Consumers want slick, friction-free interaction with brands and they want it to happen on a platform or device of their choice, at a moment of their choosing – filling up downtime with screentime. Matt Box, Senior Strategist at experiential agency, George P. Johnson, thinks that understanding the dynamics of how expectations have changed is about adapting to a mobile-first, test and learn approach, that is culturally more akin to an agile startup than an established global brand.
Nearly all brands have the power to fundamentally transform their profitability and enhance their reputation among consumers through smarter investment in mobile.
That’s because mobile technology is not just becoming more advanced, it has also become an increasingly integral part of consumers’ lives. Mobile is a habit creator, often seamlessly facilitating new interactions in ways that consumers don’t even recognise, until one day expectations and behaviours have been entirely reset.
As a result, mobile has transformed consumer expectations of brands. It’s something that we, at George P. Johnson experience marketing, are increasingly conscious of when delivering client work, which is why we wanted to explore the trend at a deeper level.

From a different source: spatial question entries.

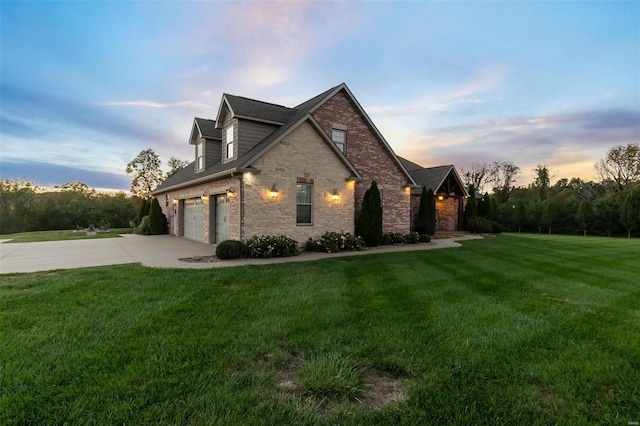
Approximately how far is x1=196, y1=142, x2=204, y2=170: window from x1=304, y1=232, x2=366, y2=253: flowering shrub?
7680 millimetres

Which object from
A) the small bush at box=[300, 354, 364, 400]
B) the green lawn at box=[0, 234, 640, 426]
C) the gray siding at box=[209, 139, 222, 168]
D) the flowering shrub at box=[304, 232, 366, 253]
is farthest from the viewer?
the gray siding at box=[209, 139, 222, 168]

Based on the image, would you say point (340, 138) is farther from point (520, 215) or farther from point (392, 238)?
point (520, 215)

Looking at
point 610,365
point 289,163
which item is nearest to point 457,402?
point 610,365

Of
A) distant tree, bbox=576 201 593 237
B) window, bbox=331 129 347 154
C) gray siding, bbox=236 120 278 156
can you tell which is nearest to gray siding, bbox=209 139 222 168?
gray siding, bbox=236 120 278 156

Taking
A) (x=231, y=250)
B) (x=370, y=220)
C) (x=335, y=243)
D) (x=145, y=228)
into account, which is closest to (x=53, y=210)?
(x=145, y=228)

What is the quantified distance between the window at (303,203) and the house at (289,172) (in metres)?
0.04

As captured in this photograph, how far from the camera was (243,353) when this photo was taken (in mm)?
3090

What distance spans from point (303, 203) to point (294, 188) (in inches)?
30.3

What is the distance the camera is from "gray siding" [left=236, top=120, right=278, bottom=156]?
1180 cm

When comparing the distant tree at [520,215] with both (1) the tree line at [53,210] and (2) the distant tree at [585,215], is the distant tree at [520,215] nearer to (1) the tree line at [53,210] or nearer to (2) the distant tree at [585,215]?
(2) the distant tree at [585,215]

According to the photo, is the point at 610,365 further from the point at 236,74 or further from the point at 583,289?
the point at 236,74

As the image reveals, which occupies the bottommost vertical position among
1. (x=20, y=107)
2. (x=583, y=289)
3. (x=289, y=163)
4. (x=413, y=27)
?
(x=583, y=289)

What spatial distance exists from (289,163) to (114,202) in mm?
26063

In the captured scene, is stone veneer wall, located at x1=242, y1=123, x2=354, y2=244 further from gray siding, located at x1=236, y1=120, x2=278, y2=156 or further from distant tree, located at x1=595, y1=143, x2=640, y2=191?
distant tree, located at x1=595, y1=143, x2=640, y2=191
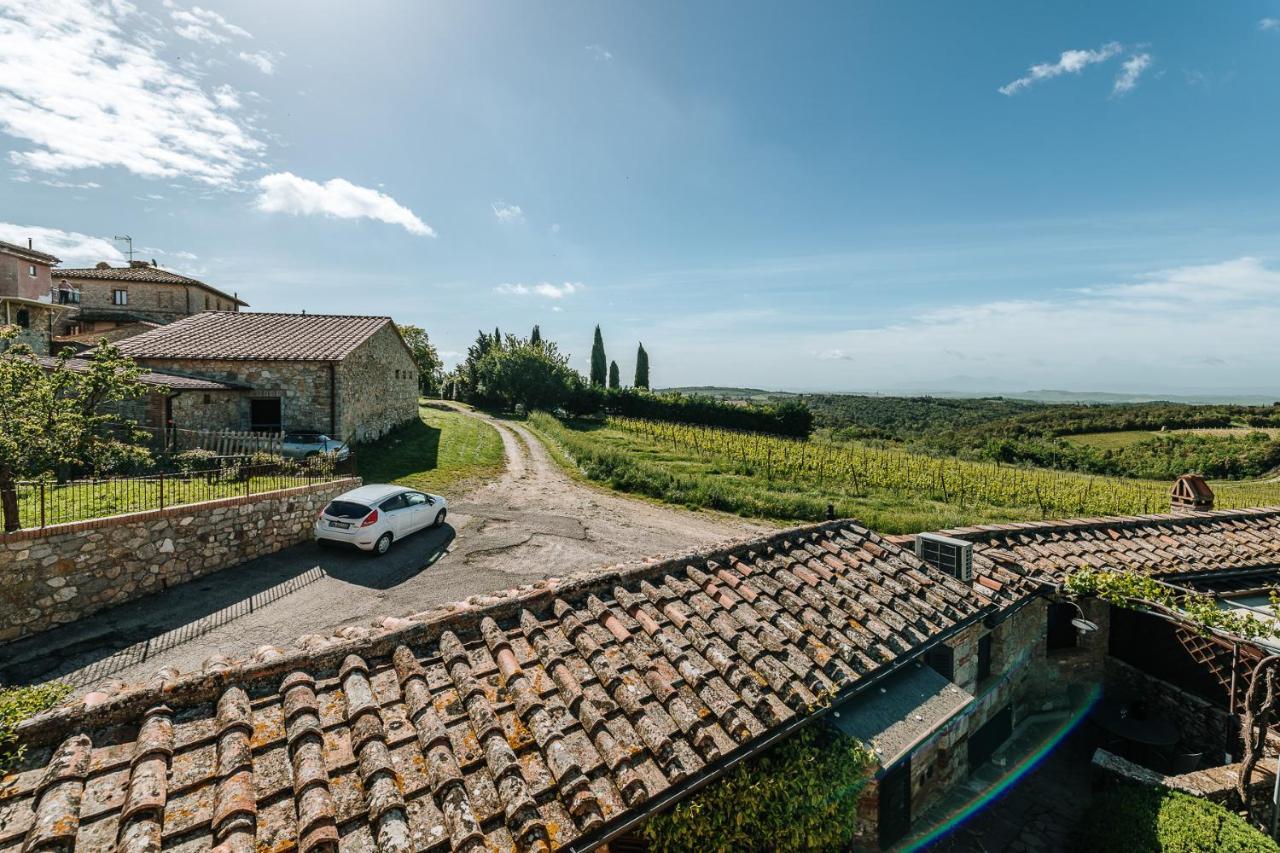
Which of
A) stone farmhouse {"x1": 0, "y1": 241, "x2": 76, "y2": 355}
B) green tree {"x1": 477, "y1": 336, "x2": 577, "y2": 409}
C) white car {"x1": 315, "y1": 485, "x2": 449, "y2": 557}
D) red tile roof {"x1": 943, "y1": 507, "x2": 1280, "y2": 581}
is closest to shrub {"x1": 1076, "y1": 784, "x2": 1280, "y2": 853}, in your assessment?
red tile roof {"x1": 943, "y1": 507, "x2": 1280, "y2": 581}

Our research into the power of mobile found 93% of C-Suite executives believe mobile-first businesses, like Uber and Amazon, have changed customer expectations. The convenience they offer is causing consumers to look for the same levels of service and functionality from more traditional businesses, who are frequently struggling to match these expectations.
Mobile is a habit creator, often seamlessly facilitating new interactions in ways that consumers don’t even recognise, until one day expectations and behaviours have been entirely reset.
These businesses need to innovate, and mobile has a crucial role to play. As with any tech, successful mobile adoption of all types requires a test and learn approach in order to effectively innovate. Live, face-to-face environments provide the ideal setting. We know via our own insight gathering that understanding consumer needs, then testing in smaller groups to gain feedback in the live environment, before moving onto prototyping, is an approach brands are increasingly advocating.
Ever-evolving technology and the introduction of an ‘there’s an app for that’ culture have changed the behaviours and attitudes of people, and perhaps even more importantly in a competitive business environment, their expectations too. With consumers aware there’s always an easier, better way to do something businesses are on the backfoot.
Why is this important to companies? Well, expectations are inextricably linked to consumer satisfaction. If you receive something better than you expected, you’re more likely to tell others about it. If the product or service is below your expectations, you’re much more likely to tell people how negative the experience was and warn them off.
Expectation is a one-way street. It’s not so easy to go back to the way things were. As Jerry Seinfeld famously said: “I love Amazon 1- Click ordering. Because if it takes two clicks, I don’t even want it anymore”. Once you’ve comfortably ordered an Uber from the warmth of indoors with a convenient countdown, it’s hard to go back to flagging a taxi down in the wind and rain.
Mobile has changed the way we live
Whether you agree with it or not, you only need to think back to, or look at, images of audiences twenty years ago, to understand how integral mobile phones are to the way people interact with the world today. What used to be thousands of lighters held aloft in a health and safety officer’s living nightmare has now been replaced by a similar level of illumination from thousands of mobile phones swaying in unison.
Behaviours built on a lack of friction are hard to go back from because the software is often designed to give users mini-dopamine hits, making interaction addictive.
This example is just one of many ways in which mobile technology has transformed the way we live – how we order taxis, buy groceries, make plans and get out of plans. A slow, creeping change of behavior that you don’t really notice until your device is on the blink.
Brands that fail to capitalise on this new landscape or state of play risk losing out to competitors that are quicker to create a new habit. Behaviours built on a lack of friction are hard to go back from because the software is often designed to give users mini-dopamine hits, making interaction addictive. Our research saw an overwhelming 92% of respondents saying they planned to increase spend on mobile. Many clearly view it as a competitive imperative.
It’s not easy being easy
But obviously having a best-in-market mobile experience is easier said than done. There are a number of barriers holding companies back. In our survey the state of existing IT architecture (26%), a lack of confidence in new tech (24%), and a lack of speed/ time taken to reach return on investment (21%) were all cited as challenges. One way of overcoming these barriers is to start small, in a controlled environment to test and learn, quickly and with agility.
Jake Morris, Programme Lead, Mobile, Commercial Banking for RBS told us: “We’re increasingly adopting an approach that might be more associated with an agile start-up rather than a big corporate. When we launched our app, we went to 100 people, and we met probably 25% of them face-to-face.” It’s that focus on starting small and meeting people face-to-face that makes live experience a perfect test bed for innovating a brand’s mobile experience.
The quicker a brand can adopt a mobile-first mindset and start testing in live environments, the faster they can create expectations of their own.